### Records shown:
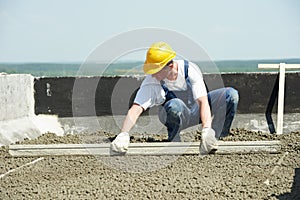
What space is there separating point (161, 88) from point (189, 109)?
1.31 ft

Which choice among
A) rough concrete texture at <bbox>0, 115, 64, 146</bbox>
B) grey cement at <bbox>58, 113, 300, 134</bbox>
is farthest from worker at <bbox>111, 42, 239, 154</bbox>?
rough concrete texture at <bbox>0, 115, 64, 146</bbox>

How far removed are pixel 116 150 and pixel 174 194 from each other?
3.21 ft

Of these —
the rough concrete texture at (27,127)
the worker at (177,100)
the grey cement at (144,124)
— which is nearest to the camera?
the worker at (177,100)

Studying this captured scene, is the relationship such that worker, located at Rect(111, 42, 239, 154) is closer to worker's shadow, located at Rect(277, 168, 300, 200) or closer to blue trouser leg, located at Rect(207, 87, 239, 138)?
blue trouser leg, located at Rect(207, 87, 239, 138)

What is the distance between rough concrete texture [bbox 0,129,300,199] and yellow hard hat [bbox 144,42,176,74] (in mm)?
805

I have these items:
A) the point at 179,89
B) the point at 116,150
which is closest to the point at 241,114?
the point at 179,89

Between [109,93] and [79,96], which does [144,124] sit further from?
[79,96]

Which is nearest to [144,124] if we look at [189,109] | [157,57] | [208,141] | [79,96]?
[79,96]

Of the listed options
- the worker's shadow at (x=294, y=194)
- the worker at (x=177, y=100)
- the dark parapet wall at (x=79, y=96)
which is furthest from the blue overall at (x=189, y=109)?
the worker's shadow at (x=294, y=194)

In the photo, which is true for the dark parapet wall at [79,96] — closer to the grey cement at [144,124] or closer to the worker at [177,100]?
the grey cement at [144,124]

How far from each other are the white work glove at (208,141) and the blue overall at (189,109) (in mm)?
608

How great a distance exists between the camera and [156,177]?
3.46m

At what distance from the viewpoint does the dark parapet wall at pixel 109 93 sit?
219 inches

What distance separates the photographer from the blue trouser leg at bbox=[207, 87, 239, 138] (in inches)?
185
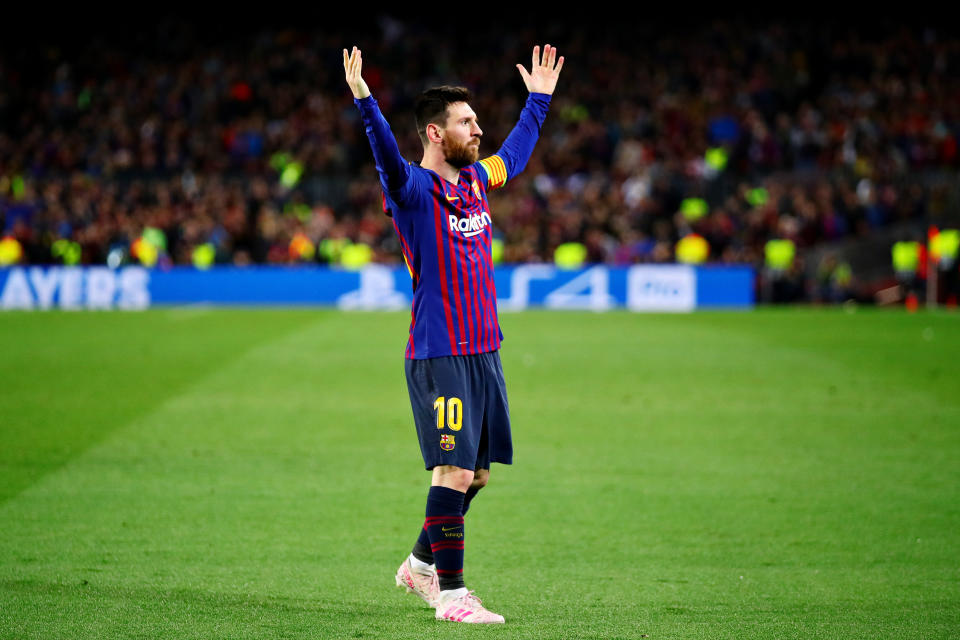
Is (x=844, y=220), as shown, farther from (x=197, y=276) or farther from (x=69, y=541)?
(x=69, y=541)

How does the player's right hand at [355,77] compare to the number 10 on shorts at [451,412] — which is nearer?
the player's right hand at [355,77]

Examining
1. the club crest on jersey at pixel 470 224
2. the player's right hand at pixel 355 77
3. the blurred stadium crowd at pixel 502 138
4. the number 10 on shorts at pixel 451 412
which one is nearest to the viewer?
the player's right hand at pixel 355 77

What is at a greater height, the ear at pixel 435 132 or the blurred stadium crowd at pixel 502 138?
the blurred stadium crowd at pixel 502 138

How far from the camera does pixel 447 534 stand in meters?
5.05

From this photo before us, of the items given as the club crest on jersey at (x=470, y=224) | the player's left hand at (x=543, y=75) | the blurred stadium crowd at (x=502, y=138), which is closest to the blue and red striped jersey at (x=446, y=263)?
the club crest on jersey at (x=470, y=224)

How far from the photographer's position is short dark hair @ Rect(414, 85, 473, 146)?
5000 millimetres

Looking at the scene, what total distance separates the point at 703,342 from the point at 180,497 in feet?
38.5

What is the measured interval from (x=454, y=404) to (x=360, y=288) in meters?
21.1

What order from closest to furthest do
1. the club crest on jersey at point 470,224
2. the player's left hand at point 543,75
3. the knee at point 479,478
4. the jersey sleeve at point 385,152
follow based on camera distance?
the jersey sleeve at point 385,152, the club crest on jersey at point 470,224, the knee at point 479,478, the player's left hand at point 543,75

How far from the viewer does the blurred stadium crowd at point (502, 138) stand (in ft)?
93.4

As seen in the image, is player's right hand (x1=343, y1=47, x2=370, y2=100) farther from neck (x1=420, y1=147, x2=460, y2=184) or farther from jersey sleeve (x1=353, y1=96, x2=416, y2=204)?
neck (x1=420, y1=147, x2=460, y2=184)

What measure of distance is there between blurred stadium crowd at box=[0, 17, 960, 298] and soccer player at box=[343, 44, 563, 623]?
22.1m

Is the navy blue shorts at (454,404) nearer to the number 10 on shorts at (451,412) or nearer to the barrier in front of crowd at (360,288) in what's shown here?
the number 10 on shorts at (451,412)

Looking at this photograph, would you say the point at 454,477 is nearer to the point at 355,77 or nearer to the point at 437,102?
the point at 437,102
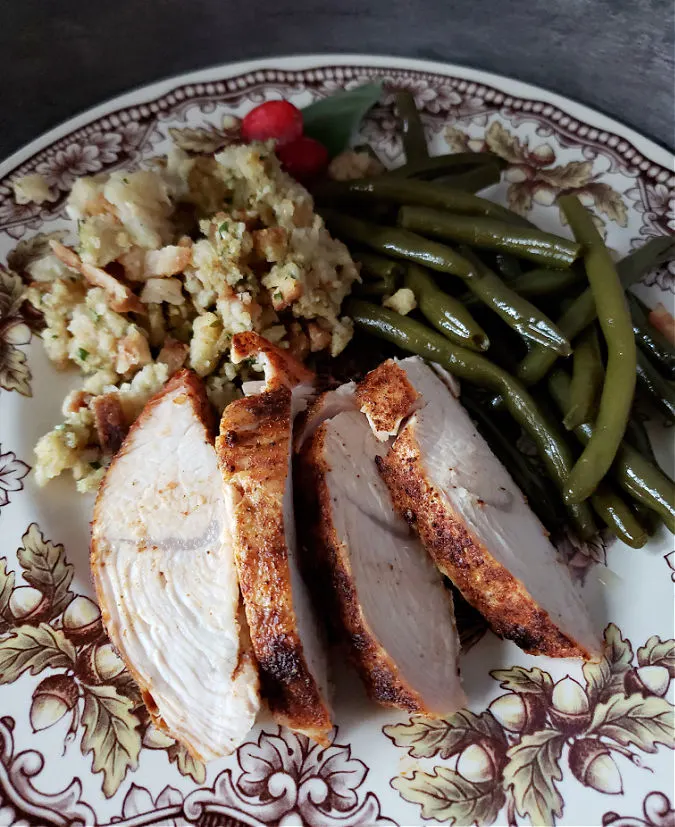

### Directions:
Pick out each line of the entries above that contains the word "camera", and copy those lines in full.

### Output of the task:
— which is nearest to the camera?
How great a distance exists between the camera and [156,177]?
How far from the camera does pixel 447 534 stand in meters?
follow based on camera distance?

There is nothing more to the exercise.